- What the exercise asks -
Extract every line of the entries below word for word and in the same order, omitting the pictures.

- Raw data -
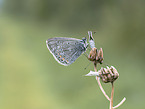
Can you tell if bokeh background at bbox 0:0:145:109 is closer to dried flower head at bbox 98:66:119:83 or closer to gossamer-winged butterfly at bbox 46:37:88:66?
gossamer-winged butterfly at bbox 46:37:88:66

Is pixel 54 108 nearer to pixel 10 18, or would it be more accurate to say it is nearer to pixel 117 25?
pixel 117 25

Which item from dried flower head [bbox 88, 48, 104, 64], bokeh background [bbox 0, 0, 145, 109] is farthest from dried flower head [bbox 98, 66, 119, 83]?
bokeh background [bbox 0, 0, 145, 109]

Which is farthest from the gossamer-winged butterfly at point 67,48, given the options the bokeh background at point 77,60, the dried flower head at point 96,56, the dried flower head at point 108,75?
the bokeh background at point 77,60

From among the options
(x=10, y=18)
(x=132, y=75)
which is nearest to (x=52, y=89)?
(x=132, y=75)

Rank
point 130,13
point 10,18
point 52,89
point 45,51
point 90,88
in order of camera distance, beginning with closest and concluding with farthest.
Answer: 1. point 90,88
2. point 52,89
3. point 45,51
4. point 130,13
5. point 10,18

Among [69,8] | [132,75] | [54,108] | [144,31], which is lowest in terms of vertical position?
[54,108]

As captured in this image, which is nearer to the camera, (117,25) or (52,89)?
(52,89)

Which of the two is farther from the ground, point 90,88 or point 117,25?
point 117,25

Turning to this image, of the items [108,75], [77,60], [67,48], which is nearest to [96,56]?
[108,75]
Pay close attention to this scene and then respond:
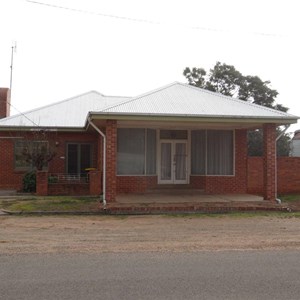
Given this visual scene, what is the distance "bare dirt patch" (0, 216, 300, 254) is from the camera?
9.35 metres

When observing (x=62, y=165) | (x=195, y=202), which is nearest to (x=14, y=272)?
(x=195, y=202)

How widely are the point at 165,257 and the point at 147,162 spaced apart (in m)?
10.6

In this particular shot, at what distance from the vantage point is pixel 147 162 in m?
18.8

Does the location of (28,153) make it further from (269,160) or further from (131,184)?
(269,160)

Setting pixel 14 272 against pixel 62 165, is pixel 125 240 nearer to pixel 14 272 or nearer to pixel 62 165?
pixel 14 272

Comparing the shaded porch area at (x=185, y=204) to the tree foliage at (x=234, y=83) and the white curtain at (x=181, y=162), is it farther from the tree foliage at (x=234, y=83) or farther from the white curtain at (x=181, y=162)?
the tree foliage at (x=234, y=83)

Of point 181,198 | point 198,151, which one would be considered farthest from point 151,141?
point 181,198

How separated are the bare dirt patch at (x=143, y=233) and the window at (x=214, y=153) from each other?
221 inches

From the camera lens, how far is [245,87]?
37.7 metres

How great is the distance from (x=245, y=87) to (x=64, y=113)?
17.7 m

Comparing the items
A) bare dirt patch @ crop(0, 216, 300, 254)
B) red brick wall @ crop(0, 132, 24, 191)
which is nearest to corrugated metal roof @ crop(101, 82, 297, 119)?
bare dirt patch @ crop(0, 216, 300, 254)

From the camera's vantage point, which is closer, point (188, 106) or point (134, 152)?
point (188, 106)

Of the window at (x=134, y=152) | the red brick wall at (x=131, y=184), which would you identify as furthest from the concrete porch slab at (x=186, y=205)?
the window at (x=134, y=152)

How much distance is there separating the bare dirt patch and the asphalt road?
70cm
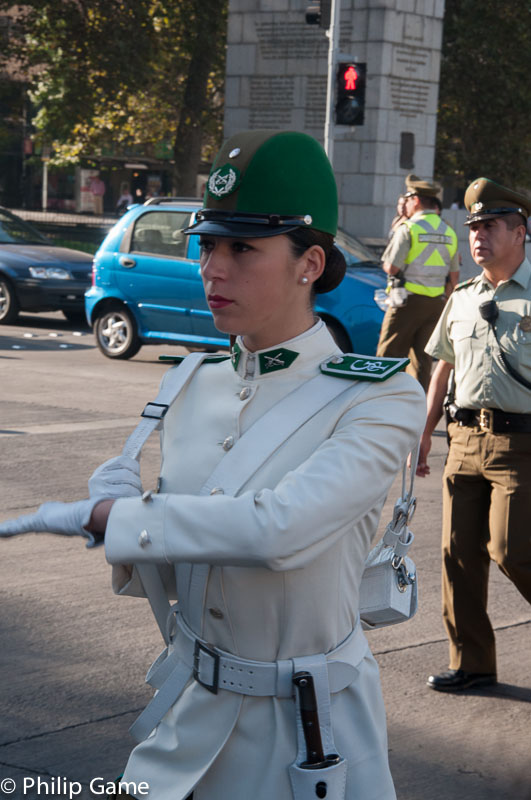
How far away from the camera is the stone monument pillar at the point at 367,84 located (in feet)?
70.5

- Output of the exercise -
Can you tell if bokeh background at bbox 0:0:145:109 is closer to dried flower head at bbox 98:66:119:83 or closer to gossamer-winged butterfly at bbox 46:37:88:66?
gossamer-winged butterfly at bbox 46:37:88:66

Is pixel 54 108 nearer to pixel 10 18, or would it be more accurate to say it is nearer to pixel 117 25?
pixel 117 25

Which item from dried flower head [bbox 88, 48, 104, 64], bokeh background [bbox 0, 0, 145, 109] is farthest from dried flower head [bbox 98, 66, 119, 83]?
bokeh background [bbox 0, 0, 145, 109]

Which is farthest from the gossamer-winged butterfly at point 67,48, given the options the bokeh background at point 77,60, the dried flower head at point 96,56, the dried flower head at point 108,75?
the bokeh background at point 77,60

From among the options
(x=10, y=18)
(x=132, y=75)
which is nearest to (x=52, y=89)?
(x=132, y=75)

Rank
point 130,13
point 10,18
point 52,89
point 45,51
point 90,88
in order of camera distance, beginning with closest and concluding with farthest.
Answer: 1. point 90,88
2. point 52,89
3. point 45,51
4. point 130,13
5. point 10,18

Among [69,8] | [132,75] | [54,108] | [144,31], which is lowest in terms of vertical position?
[54,108]

As captured in this image, which is nearer to the camera, (117,25) or (52,89)?
(52,89)

Which of the two is farther from the ground, point 90,88 or point 117,25?
point 117,25

Turning to this image, of the items [108,75], [77,60], [67,48], which is nearest to [96,56]?
[108,75]
Pay close attention to this scene and then respond:
Given this visual scene, what is the distance "bare dirt patch" (0, 216, 300, 254) is from the camera?
9.35 metres

When observing (x=62, y=165) | (x=195, y=202), which is nearest to (x=14, y=272)?
(x=195, y=202)

How widely are the point at 165,257 and the point at 147,162 spaced apart (in m)?
10.6

In this particular shot, at what distance from the vantage point is pixel 147 162 in m?
18.8

Does the location of (28,153) make it further from (269,160) or further from (131,184)?
(269,160)

Setting pixel 14 272 against pixel 62 165, is pixel 125 240 nearer to pixel 14 272 or nearer to pixel 62 165?
pixel 14 272

Comparing the shaded porch area at (x=185, y=204) to the tree foliage at (x=234, y=83) and the white curtain at (x=181, y=162), is it farther from the tree foliage at (x=234, y=83) or farther from the white curtain at (x=181, y=162)?
the tree foliage at (x=234, y=83)

Of point 181,198 | point 198,151, which one would be considered farthest from point 151,141?
point 181,198

How separated are the bare dirt patch at (x=143, y=233) and the window at (x=214, y=153) from each other?
221 inches

From the camera lens, how far is [245,87]?
37.7 metres

How great is the distance from (x=245, y=87) to (x=64, y=113)?
17.7 m

Comparing the items
A) bare dirt patch @ crop(0, 216, 300, 254)
B) red brick wall @ crop(0, 132, 24, 191)
which is nearest to corrugated metal roof @ crop(101, 82, 297, 119)?
bare dirt patch @ crop(0, 216, 300, 254)

From the camera's vantage point, which is closer, point (188, 106) or point (134, 152)?
point (188, 106)

Of the window at (x=134, y=152) | the red brick wall at (x=131, y=184), which would you identify as furthest from the concrete porch slab at (x=186, y=205)?
the window at (x=134, y=152)

How much distance is there separating the bare dirt patch and the asphalt road?
70cm
How far away from the camera is the stone monument pillar at the point at 367,84 located (in feet)?
70.5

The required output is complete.